Advancing Top-down Analysis of the Human Proteome Using a Benchtop Quadrupole-Orbitrap Mass Spectrometer - PubMed (original) (raw)
Advancing Top-down Analysis of the Human Proteome Using a Benchtop Quadrupole-Orbitrap Mass Spectrometer
Luca Fornelli et al. J Proteome Res. 2017.
Abstract
Over the past decade, developments in high resolution mass spectrometry have enabled the high throughput analysis of intact proteins from complex proteomes, leading to the identification of thousands of proteoforms. Several previous reports on top-down proteomics (TDP) relied on hybrid ion trap-Fourier transform mass spectrometers combined with data-dependent acquisition strategies. To further reduce TDP to practice, we use a quadrupole-Orbitrap instrument coupled with software for proteoform-dependent data acquisition to identify and characterize nearly 2000 proteoforms at a 1% false discovery rate from human fibroblasts. By combining a 3 m/z isolation window with short transients to improve specificity and signal-to-noise for proteoforms >30 kDa, we demonstrate improving proteome coverage by capturing 439 proteoforms in the 30-60 kDa range. Three different data acquisition strategies were compared and resulted in the identification of many proteoforms not observed in replicate data-dependent experiments. Notably, the data set is reported with updated metrics and tools including a new viewer and assignment of permanent proteoform record identifiers for inclusion of highly characterized proteoforms (i.e., those with C-scores >40) in a repository curated by the Consortium for Top-Down Proteomics.

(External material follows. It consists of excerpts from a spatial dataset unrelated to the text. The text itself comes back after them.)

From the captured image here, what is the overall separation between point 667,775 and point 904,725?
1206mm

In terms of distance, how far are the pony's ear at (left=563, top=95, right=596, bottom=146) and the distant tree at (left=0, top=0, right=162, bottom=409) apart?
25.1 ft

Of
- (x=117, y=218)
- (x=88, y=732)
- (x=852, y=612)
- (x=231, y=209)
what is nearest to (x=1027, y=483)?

Keywords: AUTOPILOT; Orbitrap; data-dependent acquisition; false-discovery rate; gas-phase fractionation; mass spectrometry; medium/high; proteoform; quadrupole; top-down proteomics.
Conflict of interest statement
Notes
The authors declare the following competing financial interest(s): The authors declare a conflict and several are involved in software commercialization. Thermo Fisher Scientific is an Industrial Collaborator of the NRTDP.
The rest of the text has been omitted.